━━━━━ DATASET RECORDS ━━━━━

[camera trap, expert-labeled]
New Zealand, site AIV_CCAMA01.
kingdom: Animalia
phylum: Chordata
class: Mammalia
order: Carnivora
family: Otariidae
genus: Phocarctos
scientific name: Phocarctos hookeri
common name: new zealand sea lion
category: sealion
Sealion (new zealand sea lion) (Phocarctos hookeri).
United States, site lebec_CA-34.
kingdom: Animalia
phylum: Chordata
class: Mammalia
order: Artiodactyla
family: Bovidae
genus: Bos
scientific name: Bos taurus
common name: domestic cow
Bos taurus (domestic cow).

━━━━━
━━━━━ DATASET RECORDS ━━━━━

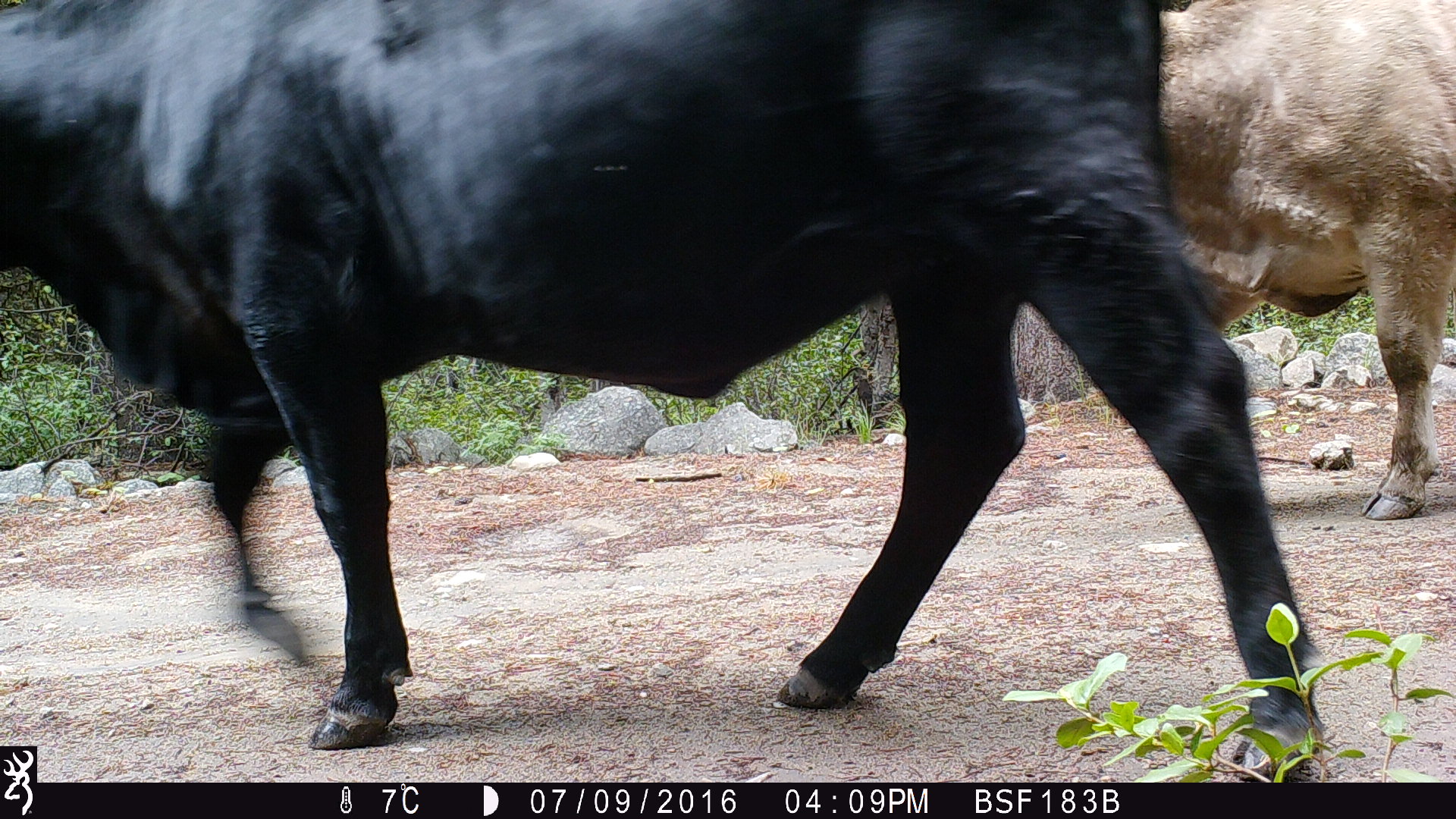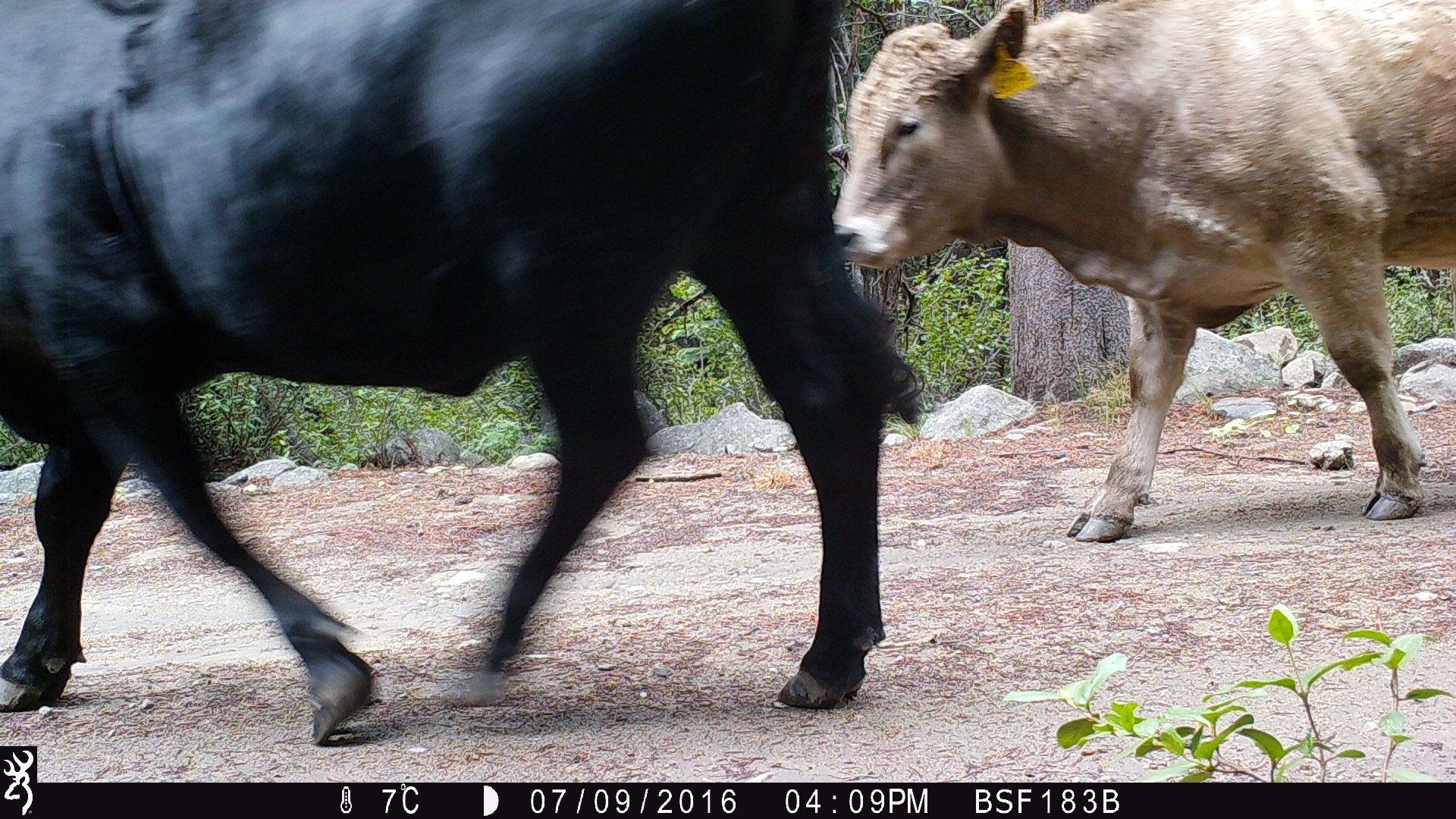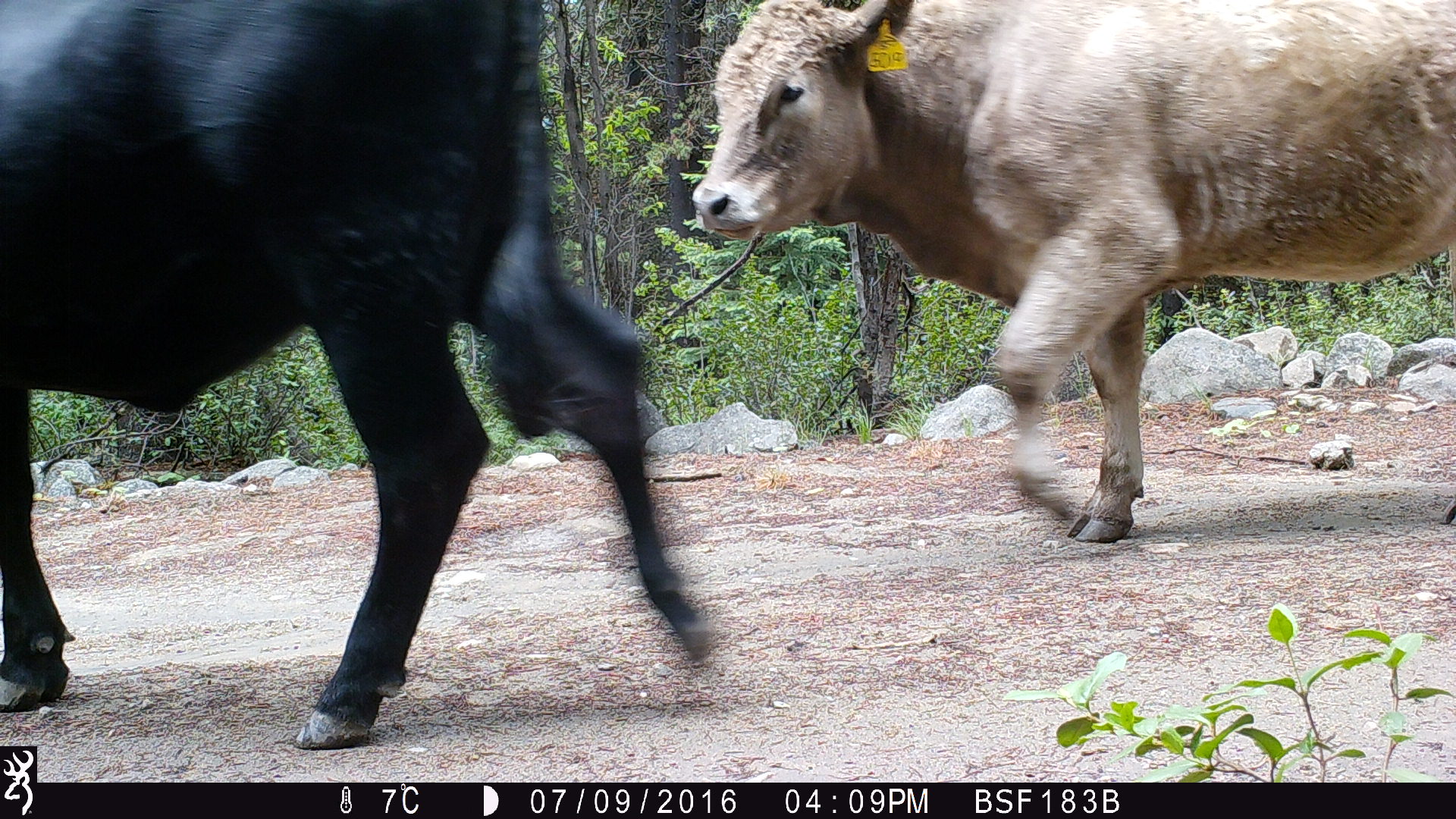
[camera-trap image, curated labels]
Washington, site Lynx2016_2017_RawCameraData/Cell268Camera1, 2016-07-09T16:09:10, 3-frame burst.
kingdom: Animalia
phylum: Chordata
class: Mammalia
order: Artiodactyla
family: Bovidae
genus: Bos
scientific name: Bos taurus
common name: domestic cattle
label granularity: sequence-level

━━━━━

* **ACTIVITY**:
Look above for the line holding "[camera-trap image, curated labels]" and the line holding "label granularity: sequence-level". Retype both, and every line between them, word for word and nothing else.

* **TASK OUTPUT**:
[camera-trap image, curated labels]
Washington, site Lynx2016_2017_RawCameraData/Cell268Camera1, 2016-07-09T16:09:10, 3-frame burst.
kingdom: Animalia
phylum: Chordata
class: Mammalia
order: Artiodactyla
family: Bovidae
genus: Bos
scientific name: Bos taurus
common name: domestic cattle
label granularity: sequence-level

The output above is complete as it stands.